Ingredients
– 4 large egg whites
– 1 cup granulated sugar
– 1 teaspoon vanilla extract
– 1 teaspoon raspberry extract
– 1/4 teaspoon cream of tartar
– 1/2 cup freeze-dried raspberries, crushed
– A pinch of salt
– Pink food coloring (optional)
Instructions
Creating Raspberry Kiss Meringues can be simple if you follow these easy steps:
1. Preheat Oven: Preheat your oven to 200°F (93°C). Line a baking sheet with parchment paper.
2. Prepare the Egg Whites: In a large mixing bowl, ensure that the bowl and the whisk are completely clean and dry. This will help the egg whites whip up properly.
3. Whip Egg Whites: Add the egg whites and a pinch of salt to the bowl. Using an electric mixer, beat the egg whites on medium speed until foamy.
4. Add Cream of Tartar: Gradually add the cream of tartar and continue to beat until soft peaks form.
5. Incorporate Sugar: Slowly add the granulated sugar, one tablespoon at a time, while continuing to beat the mixture. Increase the mixer speed to high and beat until stiff peaks form and the mixture is glossy.
6. Flavor the Meringue: Add the vanilla extract, raspberry extract, and food coloring (if using). Gently fold in the crushed freeze-dried raspberries.
7. Pipe the Meringues: Transfer the meringue mixture to a piping bag fitted with a large round tip. Pipe small kisses onto the prepared baking sheet, spacing them about 1 inch apart.

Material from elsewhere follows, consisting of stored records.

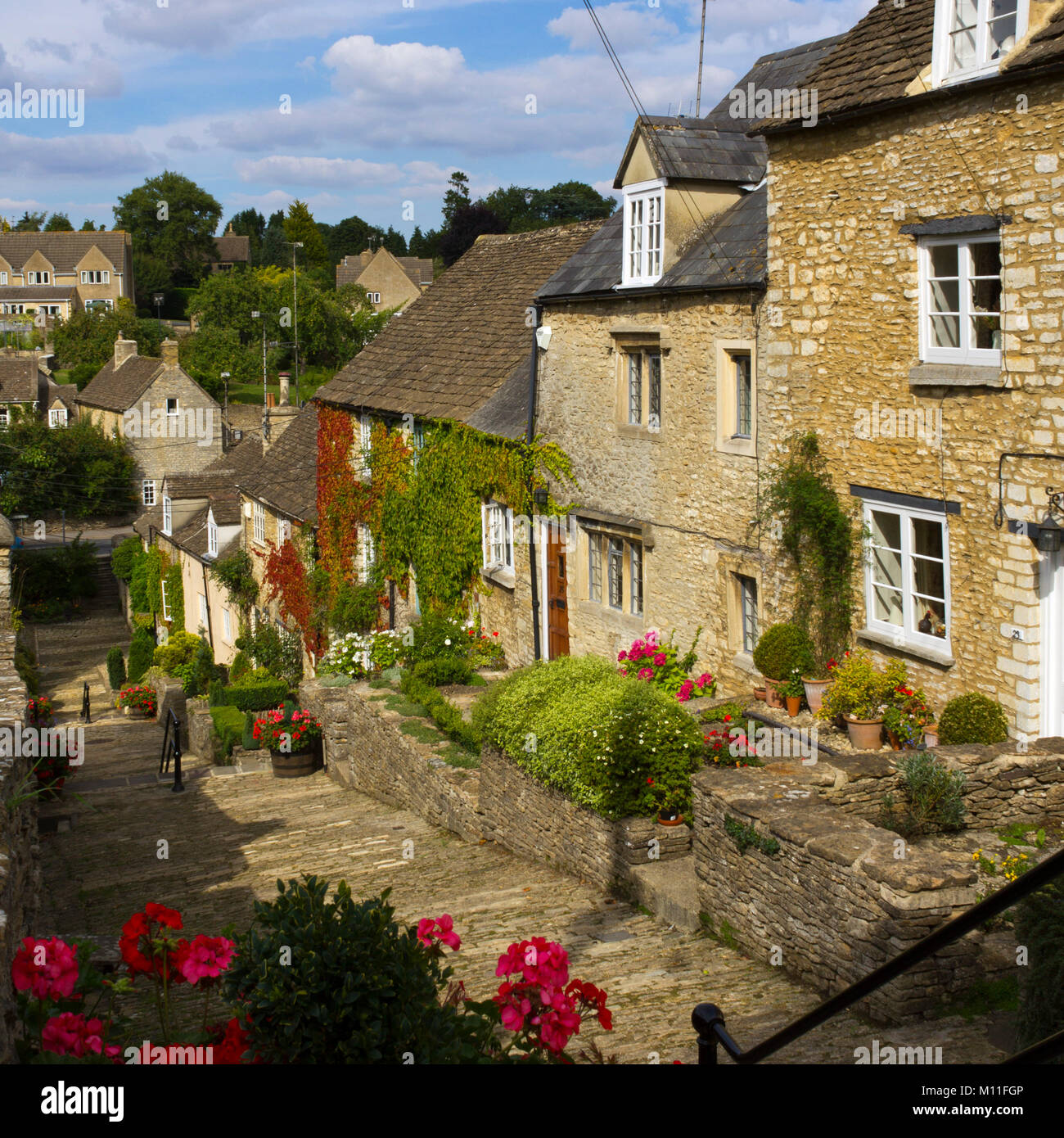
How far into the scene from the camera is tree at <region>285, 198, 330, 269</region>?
104500 millimetres

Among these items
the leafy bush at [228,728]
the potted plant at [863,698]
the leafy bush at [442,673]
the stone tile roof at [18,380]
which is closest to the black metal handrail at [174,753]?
the leafy bush at [228,728]

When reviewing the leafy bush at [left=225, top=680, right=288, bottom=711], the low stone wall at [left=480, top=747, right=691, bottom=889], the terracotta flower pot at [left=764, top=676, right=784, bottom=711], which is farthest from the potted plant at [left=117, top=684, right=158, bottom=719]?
the terracotta flower pot at [left=764, top=676, right=784, bottom=711]

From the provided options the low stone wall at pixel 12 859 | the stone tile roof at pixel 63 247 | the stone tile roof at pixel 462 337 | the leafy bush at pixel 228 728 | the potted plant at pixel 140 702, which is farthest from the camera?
the stone tile roof at pixel 63 247

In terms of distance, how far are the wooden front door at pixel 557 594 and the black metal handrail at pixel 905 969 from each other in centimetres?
1309

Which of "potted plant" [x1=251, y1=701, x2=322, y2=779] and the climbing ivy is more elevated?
the climbing ivy

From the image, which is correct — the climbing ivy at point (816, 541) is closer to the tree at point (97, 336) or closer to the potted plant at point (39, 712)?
the potted plant at point (39, 712)

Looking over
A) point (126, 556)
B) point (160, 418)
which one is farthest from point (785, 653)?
point (160, 418)

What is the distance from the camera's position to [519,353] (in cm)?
1967

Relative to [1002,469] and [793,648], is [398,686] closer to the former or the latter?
[793,648]

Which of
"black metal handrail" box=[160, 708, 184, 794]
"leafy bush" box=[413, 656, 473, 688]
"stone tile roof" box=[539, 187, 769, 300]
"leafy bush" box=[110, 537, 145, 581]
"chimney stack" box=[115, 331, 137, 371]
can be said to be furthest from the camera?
"chimney stack" box=[115, 331, 137, 371]

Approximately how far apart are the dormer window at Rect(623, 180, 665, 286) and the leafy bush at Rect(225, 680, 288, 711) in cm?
1415

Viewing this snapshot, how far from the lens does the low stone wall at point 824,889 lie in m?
6.71

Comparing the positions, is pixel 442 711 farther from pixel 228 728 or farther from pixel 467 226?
pixel 467 226

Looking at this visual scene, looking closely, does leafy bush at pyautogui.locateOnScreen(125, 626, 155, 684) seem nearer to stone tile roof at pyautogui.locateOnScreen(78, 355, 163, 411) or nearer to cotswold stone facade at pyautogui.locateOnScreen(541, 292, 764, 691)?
cotswold stone facade at pyautogui.locateOnScreen(541, 292, 764, 691)
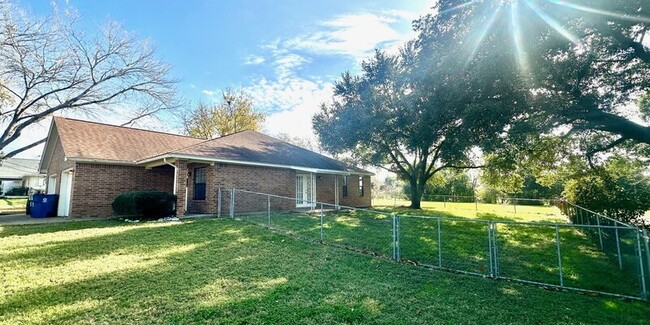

8. Bake: Place the baking sheet in the preheated oven and bake for 1 hour or until the meringues are firm to the touch and can easily be lifted off the parchment paper.
9. Cool the Meringues: Turn off the oven and leave the meringues inside to cool completely for about 30 minutes.
10. Store or Serve: Once cooled, the meringues can be served immediately or stored in an airtight container for up to a week.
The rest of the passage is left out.